Was kostet das neue Pickerl?
Für die neuen Zonen liegt der Tarif für ein Jahr bei 90 €, plus die Gebühr für den Antrag von 45 bzw. 50 €. In den "alten" Zonen kostet das Pickerl weiterhin 120 € (plus Gebühr).

Wieso ist das Pickerl in den neuen Zonen billiger?
Die Preise sind an die Dauer der Kurzparkzonen gekoppelt. In den neuen Zonen gelten diese von 9 bis 19 Uhr. In den alten Zonen innerhalb des Gürtels (Bezirke 1 bis 9 und 20) bis 22 Uhr: längere Zeit = teurer.

Wo gilt mein Pickerl?
Das Pickerl gilt in der vom jeweiligen Bezirk festgelegten Zone. Für zeitlich separat beschränkte Kurzparkzonen – wie auf Einkaufsstraßen – muss man als Pickerlbesitzer nicht extra zahlen, aber eine Parkuhr hinter die Windschutzscheibe legen.

Kann ich auch für mein Dienstauto ein Pickerl beantragen?
Wird der Wagen rein beruflich genutzt, muss Ihre Firma den Antrag stellen. Nutzen Sie Ihr Dienstauto auch privat, müssen Sie eine diesbezügliche Bestätigung Ihres Arbeitgebers beim Antrag aufs Amt mitbringen.

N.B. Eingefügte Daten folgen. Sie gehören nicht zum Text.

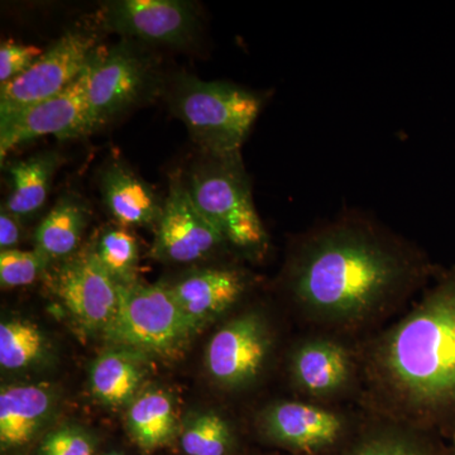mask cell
Instances as JSON below:
<instances>
[{
    "label": "cell",
    "instance_id": "11",
    "mask_svg": "<svg viewBox=\"0 0 455 455\" xmlns=\"http://www.w3.org/2000/svg\"><path fill=\"white\" fill-rule=\"evenodd\" d=\"M51 290L86 331H103L118 309V283L95 252L68 259L50 275Z\"/></svg>",
    "mask_w": 455,
    "mask_h": 455
},
{
    "label": "cell",
    "instance_id": "14",
    "mask_svg": "<svg viewBox=\"0 0 455 455\" xmlns=\"http://www.w3.org/2000/svg\"><path fill=\"white\" fill-rule=\"evenodd\" d=\"M358 358L331 337L301 341L291 355L290 373L296 387L311 398H333L348 390L357 376Z\"/></svg>",
    "mask_w": 455,
    "mask_h": 455
},
{
    "label": "cell",
    "instance_id": "12",
    "mask_svg": "<svg viewBox=\"0 0 455 455\" xmlns=\"http://www.w3.org/2000/svg\"><path fill=\"white\" fill-rule=\"evenodd\" d=\"M99 25L125 40L185 46L197 32L194 5L180 0H116L99 14Z\"/></svg>",
    "mask_w": 455,
    "mask_h": 455
},
{
    "label": "cell",
    "instance_id": "28",
    "mask_svg": "<svg viewBox=\"0 0 455 455\" xmlns=\"http://www.w3.org/2000/svg\"><path fill=\"white\" fill-rule=\"evenodd\" d=\"M44 52L32 44H18L16 41L3 42L0 46V85L25 74Z\"/></svg>",
    "mask_w": 455,
    "mask_h": 455
},
{
    "label": "cell",
    "instance_id": "4",
    "mask_svg": "<svg viewBox=\"0 0 455 455\" xmlns=\"http://www.w3.org/2000/svg\"><path fill=\"white\" fill-rule=\"evenodd\" d=\"M188 188L199 211L220 230L227 244L259 256L268 243L245 172L241 152L204 155L191 167Z\"/></svg>",
    "mask_w": 455,
    "mask_h": 455
},
{
    "label": "cell",
    "instance_id": "24",
    "mask_svg": "<svg viewBox=\"0 0 455 455\" xmlns=\"http://www.w3.org/2000/svg\"><path fill=\"white\" fill-rule=\"evenodd\" d=\"M180 442L187 455H229L235 447V434L223 416L202 412L185 425Z\"/></svg>",
    "mask_w": 455,
    "mask_h": 455
},
{
    "label": "cell",
    "instance_id": "25",
    "mask_svg": "<svg viewBox=\"0 0 455 455\" xmlns=\"http://www.w3.org/2000/svg\"><path fill=\"white\" fill-rule=\"evenodd\" d=\"M139 244L125 229H108L99 238L98 259L118 283H133L134 269L139 263Z\"/></svg>",
    "mask_w": 455,
    "mask_h": 455
},
{
    "label": "cell",
    "instance_id": "31",
    "mask_svg": "<svg viewBox=\"0 0 455 455\" xmlns=\"http://www.w3.org/2000/svg\"><path fill=\"white\" fill-rule=\"evenodd\" d=\"M451 455H455V444L453 448H451Z\"/></svg>",
    "mask_w": 455,
    "mask_h": 455
},
{
    "label": "cell",
    "instance_id": "20",
    "mask_svg": "<svg viewBox=\"0 0 455 455\" xmlns=\"http://www.w3.org/2000/svg\"><path fill=\"white\" fill-rule=\"evenodd\" d=\"M343 455H451V449L435 434L382 420L361 433Z\"/></svg>",
    "mask_w": 455,
    "mask_h": 455
},
{
    "label": "cell",
    "instance_id": "29",
    "mask_svg": "<svg viewBox=\"0 0 455 455\" xmlns=\"http://www.w3.org/2000/svg\"><path fill=\"white\" fill-rule=\"evenodd\" d=\"M20 218L2 208L0 212V248L2 251L16 250L20 242L22 229H20Z\"/></svg>",
    "mask_w": 455,
    "mask_h": 455
},
{
    "label": "cell",
    "instance_id": "2",
    "mask_svg": "<svg viewBox=\"0 0 455 455\" xmlns=\"http://www.w3.org/2000/svg\"><path fill=\"white\" fill-rule=\"evenodd\" d=\"M358 368L379 419L455 444V266L439 269L414 309L364 347Z\"/></svg>",
    "mask_w": 455,
    "mask_h": 455
},
{
    "label": "cell",
    "instance_id": "10",
    "mask_svg": "<svg viewBox=\"0 0 455 455\" xmlns=\"http://www.w3.org/2000/svg\"><path fill=\"white\" fill-rule=\"evenodd\" d=\"M272 348L274 338L265 317L245 313L212 335L205 353L206 370L221 387L239 390L262 374Z\"/></svg>",
    "mask_w": 455,
    "mask_h": 455
},
{
    "label": "cell",
    "instance_id": "9",
    "mask_svg": "<svg viewBox=\"0 0 455 455\" xmlns=\"http://www.w3.org/2000/svg\"><path fill=\"white\" fill-rule=\"evenodd\" d=\"M90 61L84 73L64 92L0 118V158L2 164L23 143L44 136L77 139L90 133Z\"/></svg>",
    "mask_w": 455,
    "mask_h": 455
},
{
    "label": "cell",
    "instance_id": "19",
    "mask_svg": "<svg viewBox=\"0 0 455 455\" xmlns=\"http://www.w3.org/2000/svg\"><path fill=\"white\" fill-rule=\"evenodd\" d=\"M59 163L55 152H44L9 164L11 193L3 208L20 220L40 211L49 196Z\"/></svg>",
    "mask_w": 455,
    "mask_h": 455
},
{
    "label": "cell",
    "instance_id": "16",
    "mask_svg": "<svg viewBox=\"0 0 455 455\" xmlns=\"http://www.w3.org/2000/svg\"><path fill=\"white\" fill-rule=\"evenodd\" d=\"M55 396L46 386L14 385L0 394V447L3 453L31 444L49 423Z\"/></svg>",
    "mask_w": 455,
    "mask_h": 455
},
{
    "label": "cell",
    "instance_id": "18",
    "mask_svg": "<svg viewBox=\"0 0 455 455\" xmlns=\"http://www.w3.org/2000/svg\"><path fill=\"white\" fill-rule=\"evenodd\" d=\"M146 355L116 347L104 353L90 370V388L99 403L109 407L131 403L146 376Z\"/></svg>",
    "mask_w": 455,
    "mask_h": 455
},
{
    "label": "cell",
    "instance_id": "26",
    "mask_svg": "<svg viewBox=\"0 0 455 455\" xmlns=\"http://www.w3.org/2000/svg\"><path fill=\"white\" fill-rule=\"evenodd\" d=\"M51 260L38 250L0 252V283L3 287L31 284L49 267Z\"/></svg>",
    "mask_w": 455,
    "mask_h": 455
},
{
    "label": "cell",
    "instance_id": "17",
    "mask_svg": "<svg viewBox=\"0 0 455 455\" xmlns=\"http://www.w3.org/2000/svg\"><path fill=\"white\" fill-rule=\"evenodd\" d=\"M100 190L108 211L124 227L157 226L164 203L154 188L119 161L108 164L100 176Z\"/></svg>",
    "mask_w": 455,
    "mask_h": 455
},
{
    "label": "cell",
    "instance_id": "23",
    "mask_svg": "<svg viewBox=\"0 0 455 455\" xmlns=\"http://www.w3.org/2000/svg\"><path fill=\"white\" fill-rule=\"evenodd\" d=\"M46 353V338L32 323L14 319L0 325V364L3 370H26L41 362Z\"/></svg>",
    "mask_w": 455,
    "mask_h": 455
},
{
    "label": "cell",
    "instance_id": "13",
    "mask_svg": "<svg viewBox=\"0 0 455 455\" xmlns=\"http://www.w3.org/2000/svg\"><path fill=\"white\" fill-rule=\"evenodd\" d=\"M259 427L278 447L307 455L331 451L349 431L348 420L340 412L301 401L268 406L260 414Z\"/></svg>",
    "mask_w": 455,
    "mask_h": 455
},
{
    "label": "cell",
    "instance_id": "3",
    "mask_svg": "<svg viewBox=\"0 0 455 455\" xmlns=\"http://www.w3.org/2000/svg\"><path fill=\"white\" fill-rule=\"evenodd\" d=\"M170 107L204 155L238 154L259 119L263 99L228 82L182 75L170 90Z\"/></svg>",
    "mask_w": 455,
    "mask_h": 455
},
{
    "label": "cell",
    "instance_id": "8",
    "mask_svg": "<svg viewBox=\"0 0 455 455\" xmlns=\"http://www.w3.org/2000/svg\"><path fill=\"white\" fill-rule=\"evenodd\" d=\"M224 245L226 239L194 202L187 178L176 171L171 175L151 256L161 262L185 265L206 259Z\"/></svg>",
    "mask_w": 455,
    "mask_h": 455
},
{
    "label": "cell",
    "instance_id": "15",
    "mask_svg": "<svg viewBox=\"0 0 455 455\" xmlns=\"http://www.w3.org/2000/svg\"><path fill=\"white\" fill-rule=\"evenodd\" d=\"M250 281L242 269L211 267L188 275L169 286L185 315L200 331L235 307L243 298Z\"/></svg>",
    "mask_w": 455,
    "mask_h": 455
},
{
    "label": "cell",
    "instance_id": "27",
    "mask_svg": "<svg viewBox=\"0 0 455 455\" xmlns=\"http://www.w3.org/2000/svg\"><path fill=\"white\" fill-rule=\"evenodd\" d=\"M97 439L77 425H62L47 433L36 455H95Z\"/></svg>",
    "mask_w": 455,
    "mask_h": 455
},
{
    "label": "cell",
    "instance_id": "1",
    "mask_svg": "<svg viewBox=\"0 0 455 455\" xmlns=\"http://www.w3.org/2000/svg\"><path fill=\"white\" fill-rule=\"evenodd\" d=\"M438 271L418 245L349 211L296 239L283 286L310 324L350 334L391 315Z\"/></svg>",
    "mask_w": 455,
    "mask_h": 455
},
{
    "label": "cell",
    "instance_id": "5",
    "mask_svg": "<svg viewBox=\"0 0 455 455\" xmlns=\"http://www.w3.org/2000/svg\"><path fill=\"white\" fill-rule=\"evenodd\" d=\"M118 309L104 334L114 346L142 355H178L197 333L169 284L118 283Z\"/></svg>",
    "mask_w": 455,
    "mask_h": 455
},
{
    "label": "cell",
    "instance_id": "22",
    "mask_svg": "<svg viewBox=\"0 0 455 455\" xmlns=\"http://www.w3.org/2000/svg\"><path fill=\"white\" fill-rule=\"evenodd\" d=\"M86 223L88 208L80 197L62 196L36 230V250L50 260L70 259L79 247Z\"/></svg>",
    "mask_w": 455,
    "mask_h": 455
},
{
    "label": "cell",
    "instance_id": "30",
    "mask_svg": "<svg viewBox=\"0 0 455 455\" xmlns=\"http://www.w3.org/2000/svg\"><path fill=\"white\" fill-rule=\"evenodd\" d=\"M104 455H125V454L121 453V451H109V453H106Z\"/></svg>",
    "mask_w": 455,
    "mask_h": 455
},
{
    "label": "cell",
    "instance_id": "21",
    "mask_svg": "<svg viewBox=\"0 0 455 455\" xmlns=\"http://www.w3.org/2000/svg\"><path fill=\"white\" fill-rule=\"evenodd\" d=\"M127 429L132 439L145 451L169 445L178 433V415L169 394L149 390L130 403Z\"/></svg>",
    "mask_w": 455,
    "mask_h": 455
},
{
    "label": "cell",
    "instance_id": "7",
    "mask_svg": "<svg viewBox=\"0 0 455 455\" xmlns=\"http://www.w3.org/2000/svg\"><path fill=\"white\" fill-rule=\"evenodd\" d=\"M97 49L95 33L82 28L64 33L25 74L3 84L0 118L64 92L84 73Z\"/></svg>",
    "mask_w": 455,
    "mask_h": 455
},
{
    "label": "cell",
    "instance_id": "6",
    "mask_svg": "<svg viewBox=\"0 0 455 455\" xmlns=\"http://www.w3.org/2000/svg\"><path fill=\"white\" fill-rule=\"evenodd\" d=\"M90 133L140 106L157 92V66L133 40L98 47L90 59Z\"/></svg>",
    "mask_w": 455,
    "mask_h": 455
}]
</instances>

Was soll das Pickerl bringen?
Neben – so schätzen Experten – rund 50 Millionen Euro für die Stadtkasse soll das Pickerl Wienern Parkplätze bei ihrer Wohnung sichern. Denn Pendler meiden Kurzparkzonen.

Was ist mit der Volksbefragung?
Die Stadt plant eine im Frühjahr. Die Abschaffung der neuen Zonen wird dabei aber kein Thema sein.